**Problem details**
Locate every line in the material below that contains the string "arch" and copy each one out. Matching is case-sensitive.

**Provided data**
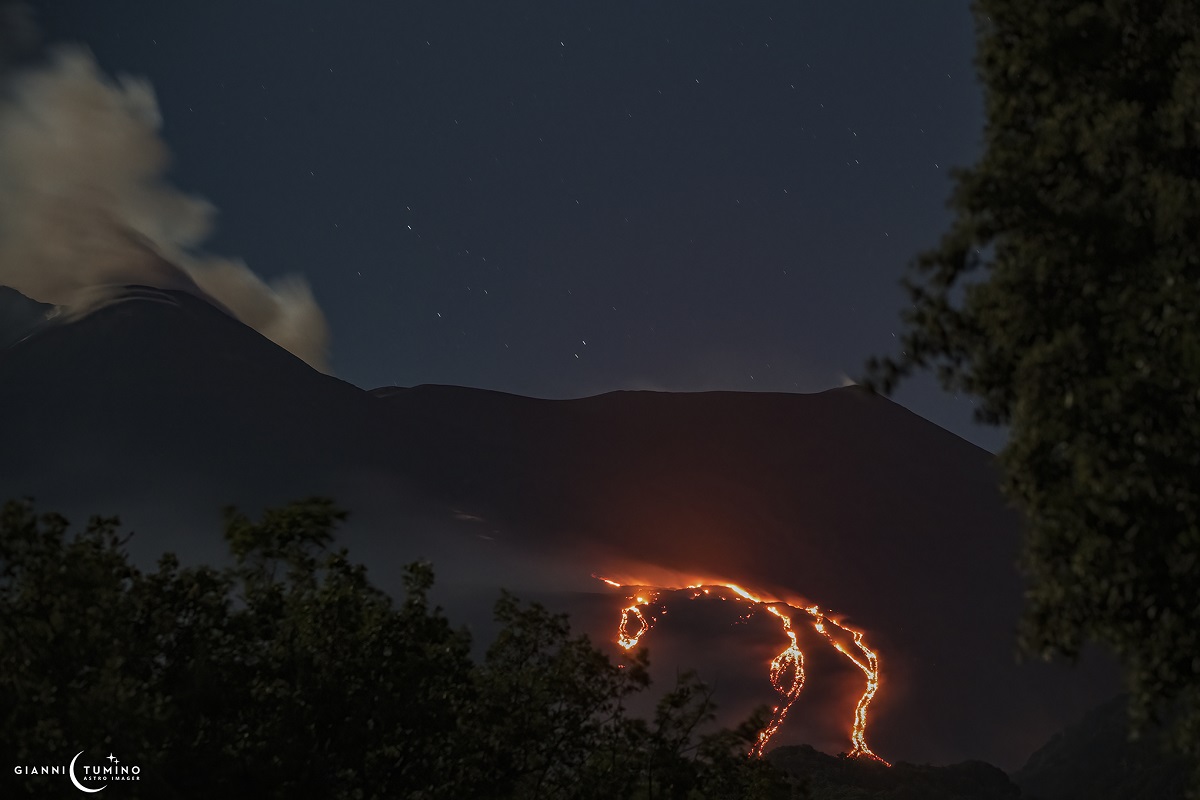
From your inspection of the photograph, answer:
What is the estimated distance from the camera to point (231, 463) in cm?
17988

* * *

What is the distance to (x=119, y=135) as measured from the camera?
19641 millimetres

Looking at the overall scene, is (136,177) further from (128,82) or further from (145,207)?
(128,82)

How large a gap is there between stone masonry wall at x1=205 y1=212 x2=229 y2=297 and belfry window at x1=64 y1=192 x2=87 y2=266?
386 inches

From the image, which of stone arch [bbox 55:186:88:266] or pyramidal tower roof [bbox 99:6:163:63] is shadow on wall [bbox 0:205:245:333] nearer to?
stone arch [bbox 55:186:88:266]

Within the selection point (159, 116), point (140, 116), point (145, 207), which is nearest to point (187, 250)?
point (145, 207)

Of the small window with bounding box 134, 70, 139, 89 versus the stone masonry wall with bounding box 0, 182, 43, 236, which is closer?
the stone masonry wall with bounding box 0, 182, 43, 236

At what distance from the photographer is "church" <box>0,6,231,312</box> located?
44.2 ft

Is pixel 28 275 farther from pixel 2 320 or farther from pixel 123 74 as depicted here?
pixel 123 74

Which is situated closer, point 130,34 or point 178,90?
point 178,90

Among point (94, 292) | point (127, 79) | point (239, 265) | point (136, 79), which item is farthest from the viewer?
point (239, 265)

**Response to this task**
From the image, which of stone arch [bbox 55:186:88:266] or pyramidal tower roof [bbox 99:6:163:63] is shadow on wall [bbox 0:205:245:333] nearer to?
stone arch [bbox 55:186:88:266]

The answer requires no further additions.